# PROBLEM
What are the lines below, starting at the line containing "21: How the" and ending at the line containing "Jaké je krajské"? Write them out exactly, ends included, without pictures.

# RECORDS SUPPLIED
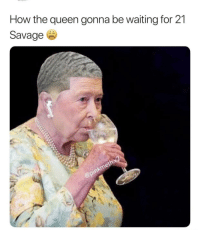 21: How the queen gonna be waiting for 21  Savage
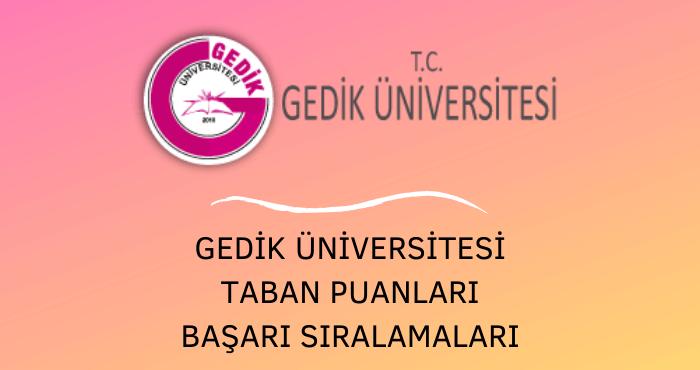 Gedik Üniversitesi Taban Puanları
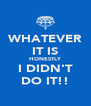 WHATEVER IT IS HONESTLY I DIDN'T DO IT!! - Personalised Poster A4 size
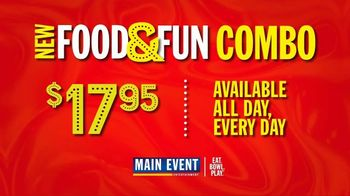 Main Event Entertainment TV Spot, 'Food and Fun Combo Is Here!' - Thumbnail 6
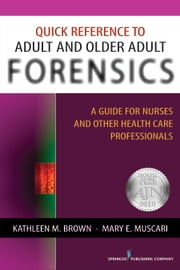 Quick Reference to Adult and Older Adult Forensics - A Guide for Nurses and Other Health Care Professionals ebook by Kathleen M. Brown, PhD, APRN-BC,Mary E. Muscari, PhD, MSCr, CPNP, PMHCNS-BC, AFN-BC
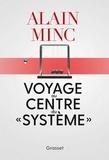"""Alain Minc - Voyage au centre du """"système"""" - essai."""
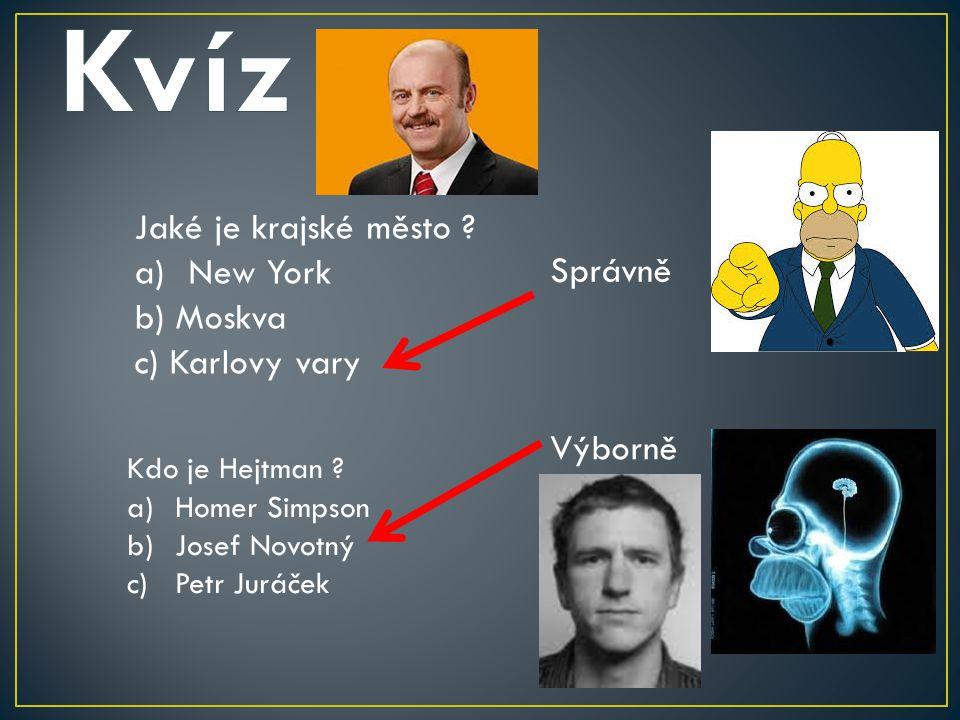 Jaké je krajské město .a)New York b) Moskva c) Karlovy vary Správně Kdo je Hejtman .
--
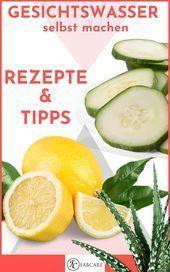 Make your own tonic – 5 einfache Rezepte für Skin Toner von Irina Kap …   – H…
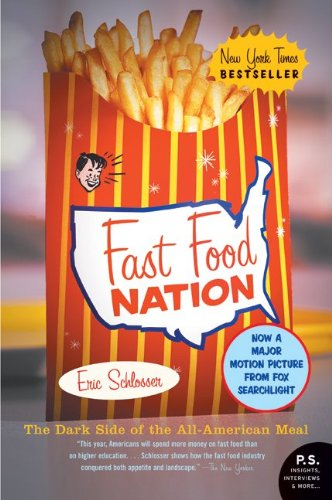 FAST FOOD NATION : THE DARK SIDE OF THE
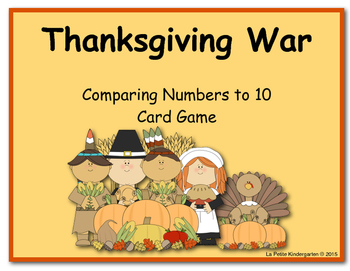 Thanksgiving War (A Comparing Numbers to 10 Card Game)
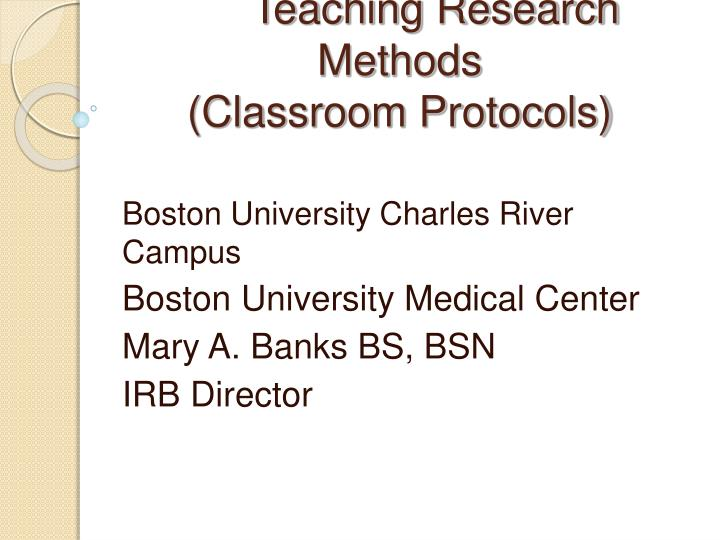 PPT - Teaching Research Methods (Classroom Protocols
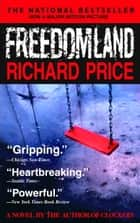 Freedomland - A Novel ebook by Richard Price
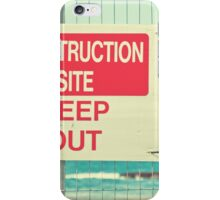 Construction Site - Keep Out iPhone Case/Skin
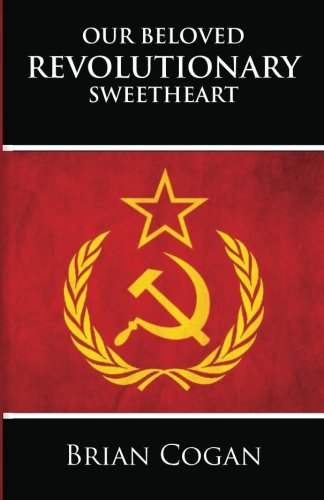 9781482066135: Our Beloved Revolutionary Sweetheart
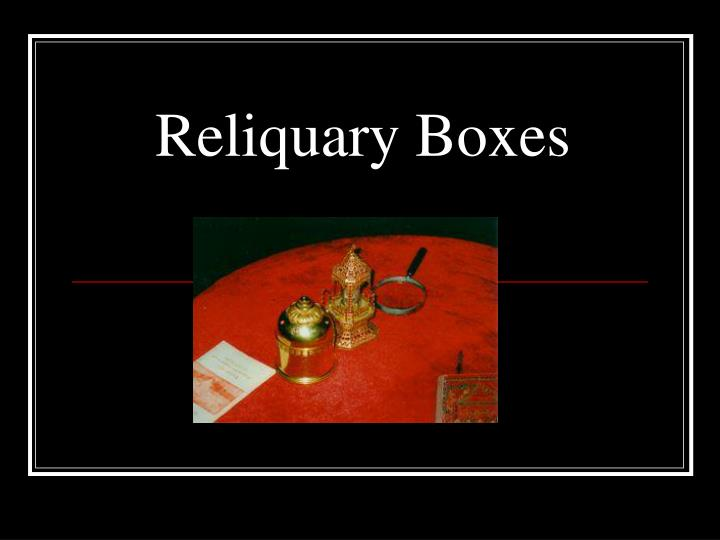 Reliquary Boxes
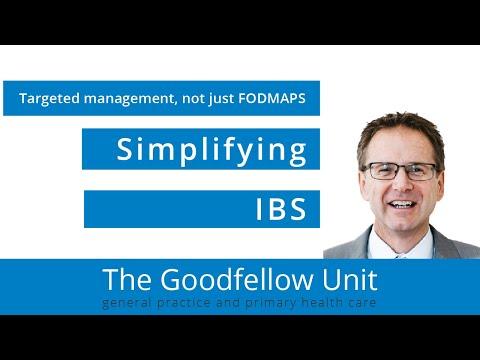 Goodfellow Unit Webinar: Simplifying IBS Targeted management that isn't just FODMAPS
* * *
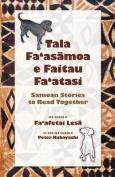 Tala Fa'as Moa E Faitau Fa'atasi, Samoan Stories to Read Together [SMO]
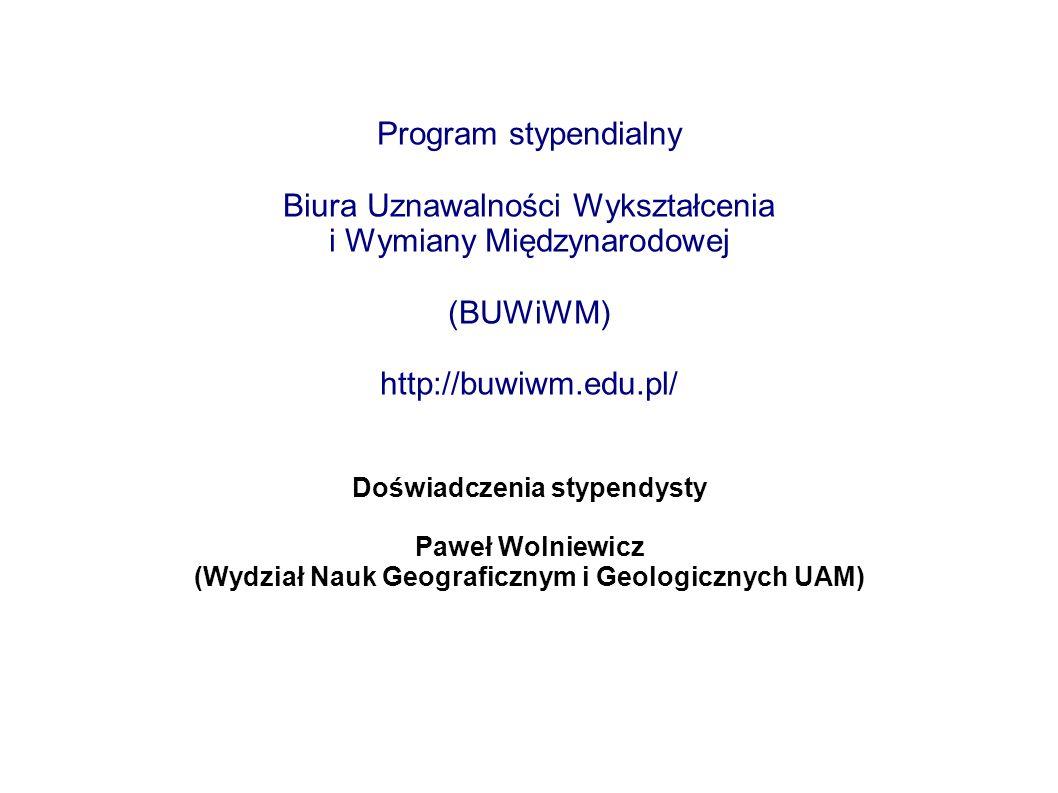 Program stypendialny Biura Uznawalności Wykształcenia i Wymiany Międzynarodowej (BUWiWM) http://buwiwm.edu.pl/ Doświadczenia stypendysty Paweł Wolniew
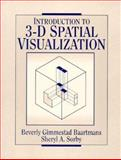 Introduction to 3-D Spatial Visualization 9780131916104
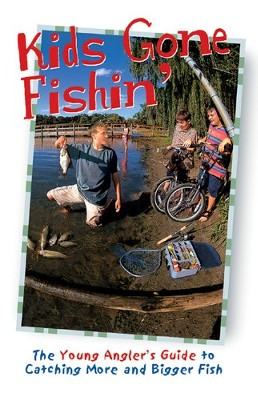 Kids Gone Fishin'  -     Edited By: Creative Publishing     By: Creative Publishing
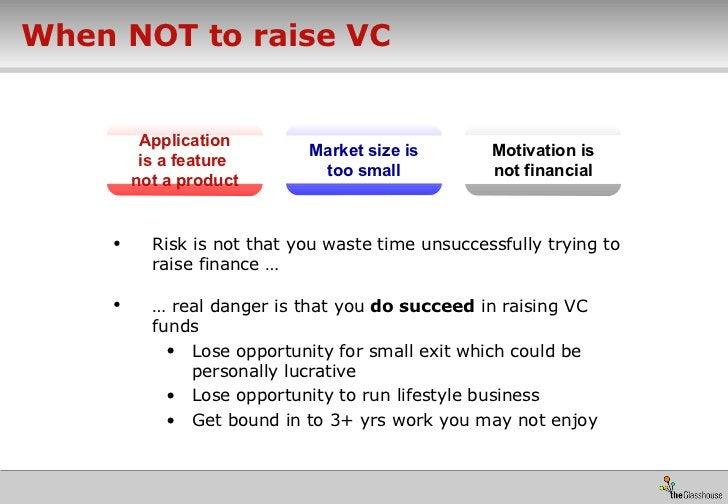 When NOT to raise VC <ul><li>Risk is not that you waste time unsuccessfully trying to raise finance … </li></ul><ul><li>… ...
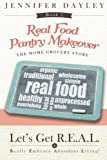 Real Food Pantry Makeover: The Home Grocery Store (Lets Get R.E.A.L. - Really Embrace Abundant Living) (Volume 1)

# ANSWER SECTION
 21: How the queen gonna be waiting for 21  Savage
 Gedik Üniversitesi Taban Puanları
 WHATEVER IT IS HONESTLY I DIDN'T DO IT!! - Personalised Poster A4 size
 Main Event Entertainment TV Spot, 'Food and Fun Combo Is Here!' - Thumbnail 6
 Quick Reference to Adult and Older Adult Forensics - A Guide for Nurses and Other Health Care Professionals ebook by Kathleen M. Brown, PhD, APRN-BC,Mary E. Muscari, PhD, MSCr, CPNP, PMHCNS-BC, AFN-BC
"""Alain Minc - Voyage au centre du """"système"""" - essai."""
 Jaké je krajské město .a)New York b) Moskva c) Karlovy vary Správně Kdo je Hejtman .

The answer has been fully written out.